There is, however, a significant problem with this new system, one that will likely impede the CIO’s ability to hold high-level politicians and their cronies accountable: The CIO lacks the power to prosecute most of the cases it investigates. The CIO does have the limited authority to prosecute SPO prosecutors (including the Prosecutor General, who heads the SPO), as well as judges and high-ranking police officers. But for all of its other investigations, the CIO must turn the results of its inquiries over to the SPO, which retains the discretion to decide whether or whom to prosecute. Without independent prosecutorial authority, the CIO is unlikely to live up to its potential to make significant progress against high-level corruption.

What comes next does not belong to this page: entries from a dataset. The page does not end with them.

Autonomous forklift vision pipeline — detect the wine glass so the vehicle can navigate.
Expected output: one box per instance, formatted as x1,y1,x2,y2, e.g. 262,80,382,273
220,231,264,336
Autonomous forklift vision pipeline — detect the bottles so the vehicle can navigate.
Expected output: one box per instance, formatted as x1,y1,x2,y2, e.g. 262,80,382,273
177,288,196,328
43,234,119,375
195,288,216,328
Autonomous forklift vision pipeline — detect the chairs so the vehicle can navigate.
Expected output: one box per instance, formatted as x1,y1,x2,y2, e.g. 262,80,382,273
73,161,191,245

            To be sure, not all anticorruption agencies have independent prosecutorial authority—some do and some do not. But in South Korea’s case, it is unwise to leave prosecutorial decisions in high-level corruption cases with the SPO. The SPO has, unfortunately, a deserved reputation as a politically-biased that tends to go easy on well-connected criminals. This tendency comes from the top: The SPO prosecutors handling cases that involve powerful politicians or other well-connected suspects often face pressure or outright coercion from their SPO superiors to drop the cases, even when there is sufficient evidence for prosecution. Perhaps even more troubling, there are concerns that the SPO has used its power over prosecutions to thwart attempts to reform the SPO itself. In one particularly high-profile and troubling recent example, in 2019 the SPO conveniently indicted President Moon’s justice minister Cho Kuk—who was tasked to take the lead on prosecutorial reform efforts that the SPO opposed—for bribery, fraud, and manipulation of evidence. Many questioned the legitimacy of this move, suspecting the SPO of retaliation. Whether or not this is true, most South Koreans do not believe prosecutors do their job fairly or are capable of rooting out high-level corruption.

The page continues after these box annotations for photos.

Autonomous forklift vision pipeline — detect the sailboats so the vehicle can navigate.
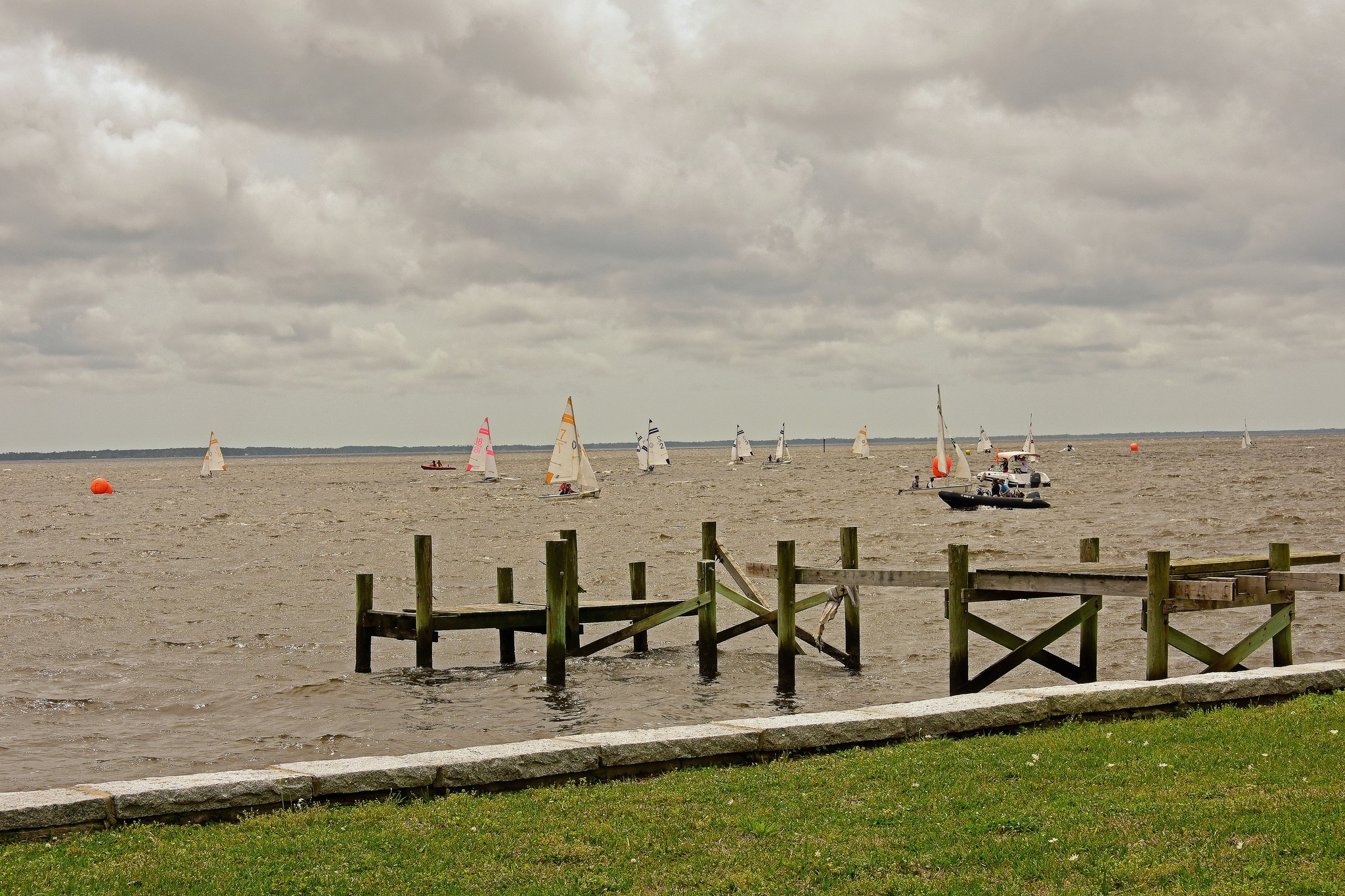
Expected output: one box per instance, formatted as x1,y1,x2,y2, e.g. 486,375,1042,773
199,431,227,479
731,424,754,465
634,418,672,476
1010,413,1037,464
540,396,602,501
898,383,974,497
976,425,994,454
1241,418,1258,450
851,425,877,460
465,417,503,483
761,421,791,467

For this reason, even if the CIO works exactly as designed, it is unlikely to achieve its ultimate goals. Even if the CIO finds evidence that incriminates a powerful government official, the fact that the SPO—susceptible to corrupting political influences—can decline to prosecute (either formally or through pretextual delays) means that these cases may never move forward.

To be sure, the CIO does have the power to investigate the SPO, and could therefore open an inquiry into whether a particular exercise of the SPO’s prosecutorial discretion was itself corrupt. (For example, in a case like that of Cho Kuk, the CIO could investigate whether the SPO’s motivations were genuine or whether it was engaged in an unlawful political attack intended to harm President Moon’s administration.) But this is both inefficient and insufficient, because the CIO could remedy the problem only by launching an entirely new investigation into the SPO’s exercise of its prosecutorial discretion, with no guarantee that corruption in that decision could ultimately be proven.

The CIO was designed to end the SPO’s monopoly over the justice system. Yet that objective remains unfulfilled. The CIO should be given the broader power to prosecute a larger array of government officials. Doing so would reign in the unchecked power of the SPO and place government officials on notice that their corrupt activities will no longer be tolerated.